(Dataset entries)
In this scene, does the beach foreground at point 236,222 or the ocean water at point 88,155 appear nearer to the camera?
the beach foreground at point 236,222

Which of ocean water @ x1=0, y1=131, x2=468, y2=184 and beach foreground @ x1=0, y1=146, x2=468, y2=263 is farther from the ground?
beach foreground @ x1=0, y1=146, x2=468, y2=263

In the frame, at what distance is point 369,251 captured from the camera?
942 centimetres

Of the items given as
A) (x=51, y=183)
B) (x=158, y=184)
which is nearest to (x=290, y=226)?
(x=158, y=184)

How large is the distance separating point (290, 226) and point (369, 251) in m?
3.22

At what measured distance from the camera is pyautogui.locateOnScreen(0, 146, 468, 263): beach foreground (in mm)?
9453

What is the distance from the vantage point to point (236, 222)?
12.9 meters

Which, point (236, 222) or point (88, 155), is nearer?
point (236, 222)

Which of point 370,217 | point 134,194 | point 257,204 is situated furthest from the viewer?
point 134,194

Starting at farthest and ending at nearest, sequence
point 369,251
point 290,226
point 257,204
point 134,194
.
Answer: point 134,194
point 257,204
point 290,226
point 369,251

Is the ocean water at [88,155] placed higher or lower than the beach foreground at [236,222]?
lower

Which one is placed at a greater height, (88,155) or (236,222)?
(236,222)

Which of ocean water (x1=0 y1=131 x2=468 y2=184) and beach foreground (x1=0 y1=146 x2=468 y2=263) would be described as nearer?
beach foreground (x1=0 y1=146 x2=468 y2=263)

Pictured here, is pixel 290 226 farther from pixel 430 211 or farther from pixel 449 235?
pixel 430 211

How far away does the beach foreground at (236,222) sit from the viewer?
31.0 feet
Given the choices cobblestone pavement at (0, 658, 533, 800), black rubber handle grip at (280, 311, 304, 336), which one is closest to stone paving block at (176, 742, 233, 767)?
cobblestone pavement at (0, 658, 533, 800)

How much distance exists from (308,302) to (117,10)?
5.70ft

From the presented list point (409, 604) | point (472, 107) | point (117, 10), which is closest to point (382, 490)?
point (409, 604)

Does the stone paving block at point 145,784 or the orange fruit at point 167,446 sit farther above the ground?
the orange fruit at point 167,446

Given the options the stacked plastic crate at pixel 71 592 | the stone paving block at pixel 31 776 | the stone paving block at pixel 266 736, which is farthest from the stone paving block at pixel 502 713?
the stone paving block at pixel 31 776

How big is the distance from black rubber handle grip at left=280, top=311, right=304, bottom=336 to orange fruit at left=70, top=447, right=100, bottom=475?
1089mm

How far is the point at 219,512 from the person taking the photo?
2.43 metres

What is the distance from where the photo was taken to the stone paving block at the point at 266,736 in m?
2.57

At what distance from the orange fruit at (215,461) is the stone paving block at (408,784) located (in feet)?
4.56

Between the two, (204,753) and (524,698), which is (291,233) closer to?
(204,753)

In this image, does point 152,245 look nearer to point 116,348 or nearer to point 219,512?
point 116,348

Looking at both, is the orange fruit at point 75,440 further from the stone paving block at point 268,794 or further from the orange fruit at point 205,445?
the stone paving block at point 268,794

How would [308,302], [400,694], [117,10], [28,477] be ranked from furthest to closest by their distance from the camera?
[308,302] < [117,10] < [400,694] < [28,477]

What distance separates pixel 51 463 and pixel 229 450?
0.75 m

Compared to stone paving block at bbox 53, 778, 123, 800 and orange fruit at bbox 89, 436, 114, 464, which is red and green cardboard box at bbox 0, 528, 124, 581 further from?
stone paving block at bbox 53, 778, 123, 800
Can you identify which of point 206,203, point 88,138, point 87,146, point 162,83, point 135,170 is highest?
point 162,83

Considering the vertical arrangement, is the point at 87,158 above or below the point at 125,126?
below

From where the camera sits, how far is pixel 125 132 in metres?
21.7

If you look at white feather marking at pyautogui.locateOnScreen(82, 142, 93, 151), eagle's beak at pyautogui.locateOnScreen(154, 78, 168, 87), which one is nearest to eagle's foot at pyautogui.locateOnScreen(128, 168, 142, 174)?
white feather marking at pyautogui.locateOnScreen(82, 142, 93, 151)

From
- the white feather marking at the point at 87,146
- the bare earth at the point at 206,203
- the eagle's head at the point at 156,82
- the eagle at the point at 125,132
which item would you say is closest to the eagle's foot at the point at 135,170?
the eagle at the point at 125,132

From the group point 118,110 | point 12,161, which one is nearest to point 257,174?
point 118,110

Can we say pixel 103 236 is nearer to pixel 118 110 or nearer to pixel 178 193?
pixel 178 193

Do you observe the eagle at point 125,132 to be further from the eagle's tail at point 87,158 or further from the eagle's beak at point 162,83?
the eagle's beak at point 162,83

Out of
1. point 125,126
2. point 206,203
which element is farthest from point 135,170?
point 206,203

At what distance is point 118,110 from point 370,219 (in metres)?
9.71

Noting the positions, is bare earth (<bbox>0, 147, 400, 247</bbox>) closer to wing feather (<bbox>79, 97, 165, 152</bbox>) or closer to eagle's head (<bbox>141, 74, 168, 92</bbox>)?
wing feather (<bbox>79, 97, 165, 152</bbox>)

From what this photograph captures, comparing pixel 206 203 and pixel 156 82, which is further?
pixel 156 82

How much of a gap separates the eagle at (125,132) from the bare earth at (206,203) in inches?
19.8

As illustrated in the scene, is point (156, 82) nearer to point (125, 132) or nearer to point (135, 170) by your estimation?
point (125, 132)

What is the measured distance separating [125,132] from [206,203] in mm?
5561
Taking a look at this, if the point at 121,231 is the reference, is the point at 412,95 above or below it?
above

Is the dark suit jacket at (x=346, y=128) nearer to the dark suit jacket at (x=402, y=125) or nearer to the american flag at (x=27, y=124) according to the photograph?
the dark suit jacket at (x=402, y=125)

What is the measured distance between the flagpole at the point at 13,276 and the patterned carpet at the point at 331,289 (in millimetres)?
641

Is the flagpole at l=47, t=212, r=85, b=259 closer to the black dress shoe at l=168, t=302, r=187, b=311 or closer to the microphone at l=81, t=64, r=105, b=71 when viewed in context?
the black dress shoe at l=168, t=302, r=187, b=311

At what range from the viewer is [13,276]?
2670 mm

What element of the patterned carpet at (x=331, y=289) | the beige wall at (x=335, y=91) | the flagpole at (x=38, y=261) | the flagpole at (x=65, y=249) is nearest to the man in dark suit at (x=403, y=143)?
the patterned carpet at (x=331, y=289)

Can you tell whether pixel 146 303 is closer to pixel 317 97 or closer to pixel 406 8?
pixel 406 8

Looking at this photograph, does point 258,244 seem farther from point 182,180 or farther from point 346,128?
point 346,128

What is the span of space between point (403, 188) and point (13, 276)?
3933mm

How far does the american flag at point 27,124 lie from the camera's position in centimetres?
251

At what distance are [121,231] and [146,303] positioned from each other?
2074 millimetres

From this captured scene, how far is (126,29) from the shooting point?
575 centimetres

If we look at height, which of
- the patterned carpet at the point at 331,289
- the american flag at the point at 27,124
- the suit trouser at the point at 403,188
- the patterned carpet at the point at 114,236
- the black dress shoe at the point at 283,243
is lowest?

▶ _Stated exercise_
All of the entries above must be quoted exactly.

▶ _Right answer_
In this scene, does the beach foreground at point 236,222 or the ocean water at point 88,155 appear nearer to the camera?
the beach foreground at point 236,222

Which of ocean water @ x1=0, y1=131, x2=468, y2=184 and beach foreground @ x1=0, y1=146, x2=468, y2=263 is farther from the ground?
beach foreground @ x1=0, y1=146, x2=468, y2=263

In the frame, at what distance is point 369,251 captured from the camera?
942 centimetres

Of the items given as
A) (x=51, y=183)
B) (x=158, y=184)
which is nearest to (x=290, y=226)?
(x=158, y=184)

How large is the distance separating point (290, 226) and point (369, 251) in m?
3.22

At what measured distance from the camera is pyautogui.locateOnScreen(0, 146, 468, 263): beach foreground (in mm)?
9453

What is the distance from the vantage point to point (236, 222)?
12.9 meters

Which, point (236, 222) or point (88, 155), is nearer?
point (236, 222)

Which of point 370,217 | point 134,194 | point 257,204 is situated furthest from the viewer?
point 134,194

Starting at farthest and ending at nearest, sequence
point 369,251
point 290,226
point 257,204
point 134,194
.
Answer: point 134,194
point 257,204
point 290,226
point 369,251

Is the ocean water at [88,155] placed higher or lower than the beach foreground at [236,222]?
lower

Which one is placed at a greater height, (88,155) or (236,222)?
(236,222)

Which of ocean water (x1=0 y1=131 x2=468 y2=184) and beach foreground (x1=0 y1=146 x2=468 y2=263) would be described as nearer?
beach foreground (x1=0 y1=146 x2=468 y2=263)

Pictured here, is pixel 290 226 farther from pixel 430 211 or farther from pixel 449 235?
pixel 430 211

How far away does the beach foreground at (236,222) sit from the viewer?
31.0 feet
Given the choices cobblestone pavement at (0, 658, 533, 800), black rubber handle grip at (280, 311, 304, 336), which one is closest to stone paving block at (176, 742, 233, 767)?
cobblestone pavement at (0, 658, 533, 800)

How much distance exists from (308,302) to (117,10)?
5.70ft

From the presented list point (409, 604) | point (472, 107) | point (117, 10), which is closest to point (382, 490)?
point (409, 604)

Does the stone paving block at point 145,784 or the orange fruit at point 167,446 sit farther above the ground?
the orange fruit at point 167,446

Given the options the stacked plastic crate at pixel 71 592 | the stone paving block at pixel 31 776 | the stone paving block at pixel 266 736, which is farthest from the stone paving block at pixel 502 713?
the stone paving block at pixel 31 776

How big is the distance from black rubber handle grip at left=280, top=311, right=304, bottom=336 to orange fruit at left=70, top=447, right=100, bottom=475?
1089mm

How far is the point at 219,512 from the person taking the photo?
2.43 metres

What is the distance from where the photo was taken to the stone paving block at the point at 266,736 in m?
2.57

At what distance from the orange fruit at (215,461) is the stone paving block at (408,784) located (in feet)?
4.56

Between the two, (204,753) and (524,698), which is (291,233) closer to?
(204,753)

In this image, does point 152,245 look nearer to point 116,348 or nearer to point 219,512?
point 116,348

Looking at both, is the orange fruit at point 75,440 further from the stone paving block at point 268,794 or further from the orange fruit at point 205,445?
the stone paving block at point 268,794

How would [308,302], [400,694], [117,10], [28,477] be ranked from furthest to closest by their distance from the camera?
[308,302] < [117,10] < [400,694] < [28,477]

What distance separates pixel 51 463 and pixel 229 450?
0.75 m

Compared to stone paving block at bbox 53, 778, 123, 800 and orange fruit at bbox 89, 436, 114, 464, which is red and green cardboard box at bbox 0, 528, 124, 581 further from?
stone paving block at bbox 53, 778, 123, 800
Can you identify which of point 206,203, point 88,138, point 87,146, point 162,83, point 135,170 is highest?
point 162,83

Considering the vertical arrangement, is the point at 87,158 above or below the point at 125,126?
below

From where the camera sits, how far is pixel 125 132 in metres?
21.7

If you look at white feather marking at pyautogui.locateOnScreen(82, 142, 93, 151), eagle's beak at pyautogui.locateOnScreen(154, 78, 168, 87), which one is nearest to eagle's foot at pyautogui.locateOnScreen(128, 168, 142, 174)?
white feather marking at pyautogui.locateOnScreen(82, 142, 93, 151)

From
- the white feather marking at the point at 87,146
- the bare earth at the point at 206,203
- the eagle's head at the point at 156,82
- the eagle at the point at 125,132
which item would you say is closest to the eagle's foot at the point at 135,170?
the eagle at the point at 125,132

From the group point 118,110 | point 12,161, which one is nearest to point 257,174?
point 118,110

Can we say pixel 103 236 is nearer to pixel 118 110 or nearer to pixel 178 193?
pixel 178 193

Do you observe the eagle at point 125,132 to be further from the eagle's tail at point 87,158 or further from the eagle's beak at point 162,83?
the eagle's beak at point 162,83

Out of
1. point 125,126
2. point 206,203
which element is farthest from point 135,170?
point 206,203

At what distance is point 118,110 from point 370,219 (in metres)?
9.71

Noting the positions, is bare earth (<bbox>0, 147, 400, 247</bbox>) closer to wing feather (<bbox>79, 97, 165, 152</bbox>) or closer to eagle's head (<bbox>141, 74, 168, 92</bbox>)?
wing feather (<bbox>79, 97, 165, 152</bbox>)

From what this photograph captures, comparing pixel 206 203 and pixel 156 82, which is further?
pixel 156 82

How much of a gap separates the eagle at (125,132) from the bare earth at (206,203) in inches?
19.8

As illustrated in the scene, is point (156, 82) nearer to point (125, 132) or nearer to point (135, 170) by your estimation?
point (125, 132)

What is the measured distance separating [125,132] from [206,203] in mm?
5561
Taking a look at this, if the point at 121,231 is the reference, is the point at 412,95 above or below it?
above

Is the dark suit jacket at (x=346, y=128) nearer to the dark suit jacket at (x=402, y=125) or nearer to the american flag at (x=27, y=124) according to the photograph?
the dark suit jacket at (x=402, y=125)

What is the measured distance between the flagpole at the point at 13,276 and the patterned carpet at the point at 331,289 (in millimetres)?
641

Is the flagpole at l=47, t=212, r=85, b=259 closer to the black dress shoe at l=168, t=302, r=187, b=311 or closer to the microphone at l=81, t=64, r=105, b=71 when viewed in context?
the black dress shoe at l=168, t=302, r=187, b=311

At what range from the viewer is [13,276]?
2670 mm

What element of the patterned carpet at (x=331, y=289) | the beige wall at (x=335, y=91) | the flagpole at (x=38, y=261) | the flagpole at (x=65, y=249) is nearest to the man in dark suit at (x=403, y=143)?
the patterned carpet at (x=331, y=289)

Can you tell whether pixel 146 303 is closer to pixel 317 97 or closer to pixel 406 8?
pixel 406 8

Looking at this photograph, does point 258,244 seem farther from point 182,180 or farther from point 346,128?
point 346,128

What is the span of space between point (403, 188) and point (13, 276)?
3933mm

How far does the american flag at point 27,124 lie from the camera's position in centimetres?
251

At what distance are [121,231] and [146,303] positioned from each other?
2074 millimetres

From this captured scene, how far is (126,29) from the shooting point?
575 centimetres

If we look at height, which of
- the patterned carpet at the point at 331,289
- the american flag at the point at 27,124
- the suit trouser at the point at 403,188
- the patterned carpet at the point at 114,236
- the black dress shoe at the point at 283,243
is lowest?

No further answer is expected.